The Drawbacks of Drones
The downside is drones have grown so much in popularity they're now undergoing increased government scrutiny. When drones first started becoming popular, there was a backlash over privacy concerns and the somewhat lawless nature of pilots. Anybody was able to fly them without restriction. But that created security and safety issues, particularly around airports, defense-related venues and other locations.
"This technology is an incredible tool for real estate professionals but can be dangerous if the wrong person is in control," said Kolleen Kelley, a Realtor who moderated a panel discussion about drones in real estate last year.
The Federal Aviation Agency has increasingly regulated drones and required permits to use the technology. The FAA has been issuing the permits at a rapid pace, predicting that it will provide 7,500 of the permits within the next few years.
Privately held companies, including China-based DJI, produce the most popular drones. Publicly traded GoPro makes the small cameras popular with drone users.

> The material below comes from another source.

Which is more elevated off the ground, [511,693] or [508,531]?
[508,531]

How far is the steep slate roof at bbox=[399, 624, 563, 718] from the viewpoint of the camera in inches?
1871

The tech company is even working on its own drone. This push might not be timely enough or sufficient to recover lost market share or to play an appreciable role in a company rebound. GoPro lost 70% of its share value in 2015, and many investors are pessimistic about its future.
The Housing Market
Meanwhile, the housing market has entered an interesting and potentially lucrative phase for investors. New housing starts are especially strong now. Home building in the U.S. for February was its highest since September and 5.2% higher than the previous month. That rise is partly being attributed to unseasonably warm weather.
This comes as demand for housing is strong, but the supply is low. Rents in some cities have risen.
The next few months will give a clear picture if the strong February was an aberration or the start of a trend. If demand is pent up long-term, then the real estate sector is likely to go through an up period.
Regardless, expect to see drone use continue to rise when it comes to showing off homes.
This article is commentary by an independent contributor. At the time of publication, the author held no positions in the stocks mentioned.